The null hypothesis h0 stipulating non-existent association between ‘reputation’ and its collocates proved true in a few cases with adjectives ‘best reputation’ (LL 7,23 < E11 9,73), ‘political reputation’ (LL 5,75 < E11 7,81), ‘big reputation’ (LL 5,49 < E11 13,15), ‘whole reputation’ (LL 3,49 < E11 6,52), ‘old reputation’ (LL 1,41 < E11 6,79), ‘new reputation’ (LL 0,60 < E11 27,98) as well as verbs – ‘monitor reputation’ (LL 0,75 < E11 1,76), ‘care * reputation’ (LL 0,82 < E11 12,77), ‘evaluate reputation’ (LL 0,86 < E11 1,99), ‘kill reputation’ (LL 7,46 < E11 17,18), ‘keep reputation’ (LL 15,1 < E11 35,03) and even ‘get reputation’ (LL 121,75 < E11 181,19). Despite relatively high frequency of co-occurrence in COCA, these collocations are rather occasional. On the one hand, weak association can be explained by semantics of some of the collocates, for example, reputation can not be broken into separate pieces. However, ‘whole reputation’ implies otherwise. Reputation can not be old or new because once established it can not be replaced with a new one despite the fact that reputation is metaphorically represented as a tangible valuable object. On the other hand, high expected frequency of such collocations can be explained by the fact that the collocates in question have a very high observed frequency in COCA on their own and “prefer” other nouns.

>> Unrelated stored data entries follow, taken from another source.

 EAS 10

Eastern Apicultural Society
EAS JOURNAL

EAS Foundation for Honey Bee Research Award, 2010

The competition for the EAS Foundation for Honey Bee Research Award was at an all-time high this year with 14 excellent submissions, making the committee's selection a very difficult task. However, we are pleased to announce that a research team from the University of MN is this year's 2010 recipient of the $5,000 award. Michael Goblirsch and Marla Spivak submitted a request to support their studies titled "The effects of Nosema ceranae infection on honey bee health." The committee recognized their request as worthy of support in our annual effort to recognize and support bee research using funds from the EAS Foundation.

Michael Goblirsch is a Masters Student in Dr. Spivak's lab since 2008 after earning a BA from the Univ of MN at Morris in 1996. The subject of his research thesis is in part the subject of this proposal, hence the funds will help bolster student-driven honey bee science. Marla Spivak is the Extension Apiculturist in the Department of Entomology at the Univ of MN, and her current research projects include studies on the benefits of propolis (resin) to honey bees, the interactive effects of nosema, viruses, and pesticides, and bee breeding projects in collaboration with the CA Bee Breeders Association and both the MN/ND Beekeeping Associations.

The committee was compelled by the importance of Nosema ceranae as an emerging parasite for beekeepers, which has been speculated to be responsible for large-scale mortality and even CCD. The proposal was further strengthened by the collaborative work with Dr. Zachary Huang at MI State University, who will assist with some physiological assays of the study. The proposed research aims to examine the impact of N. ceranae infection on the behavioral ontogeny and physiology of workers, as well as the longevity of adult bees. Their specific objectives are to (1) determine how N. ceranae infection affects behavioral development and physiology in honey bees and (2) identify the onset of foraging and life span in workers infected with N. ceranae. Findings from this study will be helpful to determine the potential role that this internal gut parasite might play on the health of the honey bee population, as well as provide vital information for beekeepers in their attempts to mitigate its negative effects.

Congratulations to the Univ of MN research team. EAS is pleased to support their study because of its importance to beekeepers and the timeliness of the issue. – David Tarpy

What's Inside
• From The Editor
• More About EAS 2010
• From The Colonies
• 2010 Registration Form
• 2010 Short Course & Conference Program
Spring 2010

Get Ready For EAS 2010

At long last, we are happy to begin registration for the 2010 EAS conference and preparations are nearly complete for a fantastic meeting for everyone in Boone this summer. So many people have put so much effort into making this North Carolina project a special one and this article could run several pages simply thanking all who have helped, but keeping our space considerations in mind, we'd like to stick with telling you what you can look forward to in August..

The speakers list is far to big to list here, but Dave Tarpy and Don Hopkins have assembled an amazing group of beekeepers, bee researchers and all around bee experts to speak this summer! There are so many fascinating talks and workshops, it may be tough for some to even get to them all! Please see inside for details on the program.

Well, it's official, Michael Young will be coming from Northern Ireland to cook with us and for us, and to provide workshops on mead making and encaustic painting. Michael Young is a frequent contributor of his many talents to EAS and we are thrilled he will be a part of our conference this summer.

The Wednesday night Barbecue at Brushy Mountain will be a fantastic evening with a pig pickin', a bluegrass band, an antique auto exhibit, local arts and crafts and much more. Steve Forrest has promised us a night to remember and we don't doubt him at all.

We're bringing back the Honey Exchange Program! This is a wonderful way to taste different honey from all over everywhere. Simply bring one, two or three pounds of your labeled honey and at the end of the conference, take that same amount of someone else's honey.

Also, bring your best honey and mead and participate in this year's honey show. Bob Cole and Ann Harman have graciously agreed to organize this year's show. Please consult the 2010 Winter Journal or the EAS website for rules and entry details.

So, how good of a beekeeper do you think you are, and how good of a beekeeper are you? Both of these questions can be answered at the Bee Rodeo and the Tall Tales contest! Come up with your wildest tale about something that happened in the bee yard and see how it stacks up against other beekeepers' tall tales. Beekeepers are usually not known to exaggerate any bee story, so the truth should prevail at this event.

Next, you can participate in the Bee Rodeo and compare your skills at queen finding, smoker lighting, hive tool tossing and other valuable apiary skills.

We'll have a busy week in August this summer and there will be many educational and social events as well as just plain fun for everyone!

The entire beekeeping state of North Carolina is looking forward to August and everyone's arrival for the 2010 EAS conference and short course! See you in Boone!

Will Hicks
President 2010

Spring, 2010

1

As reputation invokes emotion, adjective collocates of the lexeme are more likely to denote attitude and evaluation rather than the size of it – ‘excellent’, ‘good’, ‘bad’, ‘nasty’, ‘impeccable’. As is seen fron the chart, adjectives of evaluation, emotion and attitude have a stronger association with ‘reputation’. The strongest association can be observed in collostructions with adjectives that express evaluation (‘bad’, ‘good’, ‘solid’, ‘tarnished’, ‘stellar’), scope and environment (‘national’, ‘international’, ‘academic’, ‘online’), field of activities (‘professional’) and result (‘well-earned’, ‘deserved’). Adjective ‘high’ helps introduce metaphorical representation of a scale making it possible to measure reputation. As for the verbs most strongly associated with the lexeme ‘reputation’, it is worth mentioning that they denote actions that imply effort, time, hard work and bring positive results – ‘earn’, ‘build’, ‘develop’, ‘gain’ – while ‘ruin’ and ‘damage’ represent uncautious and careless actions with unwanted consequences. Thus, it can be assumed that being a fragile object, reputation requires active and constant efforts to make it solid and caution so as not to damage it.

  1. Discussion

The results of the current research justify the statement made by Golovanivskaya about abstract notions striving to become concrete by acquiring features of tangible objects through material connotation which forms secondary and eclectic concrete image attached to these abstract notions. This is exemplified by collostructions with adjectives of condition (‘tarnished’, ‘tattered’, ‘battered’), appearance (‘spotless’, ‘glowing’) as well as adjectives of pattern and texture (‘checkered’, ‘fraying’) where reputation is metaphorically represented as a piece of fabric or as a valuable object made of precious metal. These metaphorical representations might explain why ‘reputation’ collocates with adjectives of firmness and durability such as ‘strong’ and ‘solid’. Additionally, the adjectives of appearance – ‘glowing’ and ‘tarnished’ – indicate that reputation is metaphorically related to visibility (Anderson & Shirako 2008: 320). Meanwhile, verbs ‘build’, ‘cement’, ‘destroy’, ‘rebuild’, ‘repair’ activate metaphorical representation ‘reputation as a building’ and verbs ‘tarnish’, ‘forge’, ‘burnish’ help reperesent reputation as an object made of precious metal. Moreover, the verb ‘salvage’ indicates that reputation is of utmost importance. This substantiates the idea expressed in (Sarif et al. 2020: 54) who claim that metaphor serves as an essential component of human thinking that conceptualizes sociocultural and historical experience of a society in the form of behavior.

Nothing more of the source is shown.